━━━━━ Passage

Earnings before interest, taxes, DD&A, non-cash general and administrative expenses and exploration ("Adjusted EBITDAX") was $31.5 million in the quarter compared to $45.2 million in the prior year period and $27.1 million in the prior quarter.   

Discretionary cash flow ("DCF"), defined as net cash provided by operating activities before changes in working capital was $20.9 million in the quarter compared to $34.8 million in the prior year period and $16.3 million in the prior quarter.  Net cash provided by operating activities was $29.6 million compared to $47.4 million for the prior year period.

For the prior year period, both Adjusted EBITDAX and DCF were positively impacted by a $21.3 million gain on realized derivative settlements compared to a $0.1 million gain in the current quarter.

(See accompanying tables at the end of this press release that reconcile Adjusted EBITDAX and DCF, each of which are non-GAAP financial measures, to their most directly comparable GAAP financial measure.)

NET INCOME

The Company announced a net loss applicable to common stock of $20.1 million for the quarter or ($0.55) per basic share, versus a net loss applicable to common stock of $4.7 million or ($0.13) per basic share in the prior year period.  Adjusted net loss applicable to common stock was $23.0 million, which excludes the impact of the unrealized gain on derivatives not designated as hedges of $11.0 million, non-recurring exploration expense of $0.6 million and lease expirations of $7.5 million.

(See accompanying tables at the end of this press release that reconcile adjusted net loss applicable to common stock, a non-GAAP measure, to its most directly comparable GAAP financial measure.) 

REVENUES

Revenues for the quarter were $48.5 million versus $41.3 million in the prior year period.  Average realized price per unit for the quarter was $7.22 per Mcfe versus $5.00 per Mcfe in the prior year period.  When factoring in the realized gain on derivatives not designated as hedges, average realized price per unit was $7.23 per Mcfe versus $7.58 per Mcfe in the prior year period.

(See accompanying tables at the end of this press release that reconciles Adjusted Revenues, a non-GAAP measure, to its most directly comparable GAAP financial measure.) 

OPERATING EXPENSES

Lease operating expense ("LOE") was $5.9 million in the quarter or $0.88 per Mcfe versus $6.7 million or $0.81 per Mcfe in the prior year period.  LOE included $1.1 million or $0.17 per Mcfe for workovers performed in the quarter primarily in the Eagle Ford Shale trend.

Production and other taxes for the quarter were $2.7 million or $0.41 per Mcfe versus $2.1 million or $0.25 per Mcfe in the prior year period driven by higher oil volumes as a percentage of total volumes which carries a higher severance tax rate.     

Transportation and processing expense was $2.5 million, or $0.37 per Mcfe in the quarter versus $3.5 million or $0.43 per Mcfe in the prior year period. 

Depreciation, depletion and amortization ("DD&A") expense for the quarter totaled $34.5 million or $5.18 per Mcfe versus $34.6 million or $4.17 per Mcfe in the prior year period. DD&A rate for the quarter was higher than the prior year due to a higher percentage of production volumes coming from oil which properties carry a higher DD&A rate.  DD&A expense per unit was $5.84 per Mcfe for the prior quarter.

━━━━━━━━━━

__Short problem 1__: Echo the rows from the line with "Considering rear door" through the end of the rows, leaving the pictures out.
The press release and the rows below it are unrelated material.

━━━━━ Recorded data

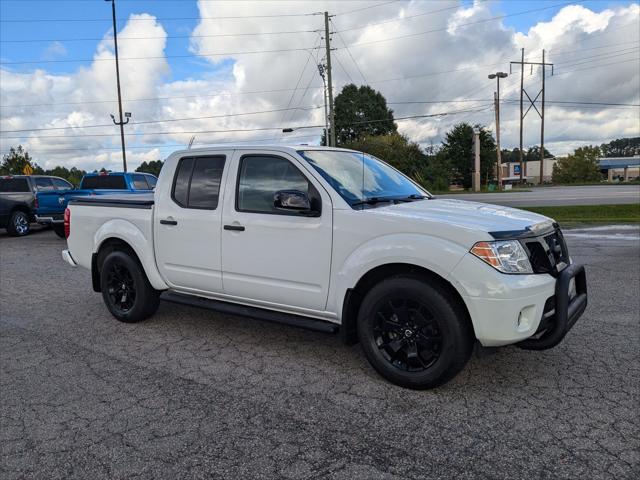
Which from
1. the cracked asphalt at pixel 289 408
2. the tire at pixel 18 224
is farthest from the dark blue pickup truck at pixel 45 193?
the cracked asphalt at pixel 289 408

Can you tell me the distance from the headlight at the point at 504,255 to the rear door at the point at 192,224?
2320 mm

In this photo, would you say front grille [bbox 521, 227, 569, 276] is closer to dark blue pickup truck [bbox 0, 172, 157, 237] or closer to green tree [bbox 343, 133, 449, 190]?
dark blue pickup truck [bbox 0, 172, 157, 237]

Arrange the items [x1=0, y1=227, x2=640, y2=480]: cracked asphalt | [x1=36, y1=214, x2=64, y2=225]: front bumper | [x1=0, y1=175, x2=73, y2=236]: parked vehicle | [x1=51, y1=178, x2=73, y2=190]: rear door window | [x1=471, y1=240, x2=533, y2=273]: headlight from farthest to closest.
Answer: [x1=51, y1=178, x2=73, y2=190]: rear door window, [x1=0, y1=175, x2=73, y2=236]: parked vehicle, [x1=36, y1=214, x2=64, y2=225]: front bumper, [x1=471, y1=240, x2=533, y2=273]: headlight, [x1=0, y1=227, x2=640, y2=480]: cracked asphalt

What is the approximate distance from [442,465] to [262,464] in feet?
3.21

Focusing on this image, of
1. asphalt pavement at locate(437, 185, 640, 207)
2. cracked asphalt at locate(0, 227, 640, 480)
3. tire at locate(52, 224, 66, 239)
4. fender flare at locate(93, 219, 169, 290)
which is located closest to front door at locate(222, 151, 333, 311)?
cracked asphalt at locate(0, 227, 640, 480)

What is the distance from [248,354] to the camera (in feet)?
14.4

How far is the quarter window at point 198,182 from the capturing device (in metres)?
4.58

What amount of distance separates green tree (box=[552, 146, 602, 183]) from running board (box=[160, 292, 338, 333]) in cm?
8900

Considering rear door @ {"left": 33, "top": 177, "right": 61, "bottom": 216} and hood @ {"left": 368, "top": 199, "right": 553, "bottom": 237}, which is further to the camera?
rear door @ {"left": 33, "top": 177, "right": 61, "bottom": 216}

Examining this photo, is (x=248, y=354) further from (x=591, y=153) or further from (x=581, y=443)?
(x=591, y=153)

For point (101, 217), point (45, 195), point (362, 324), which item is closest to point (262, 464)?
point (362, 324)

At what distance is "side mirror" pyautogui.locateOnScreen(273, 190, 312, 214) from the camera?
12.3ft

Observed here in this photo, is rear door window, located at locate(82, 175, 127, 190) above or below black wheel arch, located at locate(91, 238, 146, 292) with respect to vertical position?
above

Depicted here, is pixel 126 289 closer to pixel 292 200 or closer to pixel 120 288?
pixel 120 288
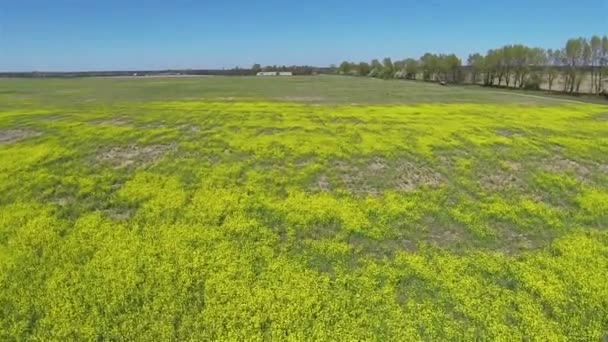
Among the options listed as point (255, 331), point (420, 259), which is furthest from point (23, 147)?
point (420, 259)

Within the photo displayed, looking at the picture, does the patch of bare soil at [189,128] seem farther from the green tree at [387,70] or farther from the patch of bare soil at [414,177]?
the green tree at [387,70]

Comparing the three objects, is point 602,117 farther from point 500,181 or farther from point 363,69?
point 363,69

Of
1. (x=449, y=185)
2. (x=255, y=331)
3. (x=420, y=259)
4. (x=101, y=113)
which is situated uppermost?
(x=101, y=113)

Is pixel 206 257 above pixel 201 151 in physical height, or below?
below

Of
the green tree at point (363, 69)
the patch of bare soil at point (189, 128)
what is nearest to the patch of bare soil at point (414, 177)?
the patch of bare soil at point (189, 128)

━━━━━━━━━━

__Short problem 2__: Give the press release again from "The Company announced" to "of $7.5 million.", swapping "Company" for "Firm".

__Correct result 1__:
Considering rear door @ {"left": 33, "top": 177, "right": 61, "bottom": 216} and hood @ {"left": 368, "top": 199, "right": 553, "bottom": 237}, which is further to the camera?
rear door @ {"left": 33, "top": 177, "right": 61, "bottom": 216}

Examining this photo, is (x=248, y=354) further from (x=591, y=153) or further from (x=581, y=443)?
(x=591, y=153)

For point (101, 217), point (45, 195), point (362, 324), which item is closest to point (262, 464)?
point (362, 324)

At what distance is "side mirror" pyautogui.locateOnScreen(273, 190, 312, 214) from the camera?
12.3ft

Observed here in this photo, is rear door window, located at locate(82, 175, 127, 190) above or below black wheel arch, located at locate(91, 238, 146, 292) with respect to vertical position?
above

Depicted here, is pixel 126 289 closer to pixel 292 200 or closer to pixel 120 288?
pixel 120 288
Among the options listed as point (255, 331), point (420, 259), which is furthest from point (23, 147)?
point (420, 259)

Within the photo displayed, looking at the picture, does the patch of bare soil at [189,128] seem farther from the green tree at [387,70] or farther from the patch of bare soil at [414,177]?
the green tree at [387,70]

Comparing the three objects, is point 602,117 farther from point 500,181 or farther from point 363,69?
point 363,69

Of
1. (x=449, y=185)
2. (x=255, y=331)
3. (x=420, y=259)
4. (x=101, y=113)
which is situated uppermost?
(x=101, y=113)

Is pixel 206 257 above pixel 201 151 in physical height, or below?
below

Of
the green tree at point (363, 69)
the patch of bare soil at point (189, 128)
what is nearest to the patch of bare soil at point (414, 177)?
the patch of bare soil at point (189, 128)

__Correct result 2__:
The Firm announced a net loss applicable to common stock of $20.1 million for the quarter or ($0.55) per basic share, versus a net loss applicable to common stock of $4.7 million or ($0.13) per basic share in the prior year period.  Adjusted net loss applicable to common stock was $23.0 million, which excludes the impact of the unrealized gain on derivatives not designated as hedges of $11.0 million, non-recurring exploration expense of $0.6 million and lease expirations of $7.5 million.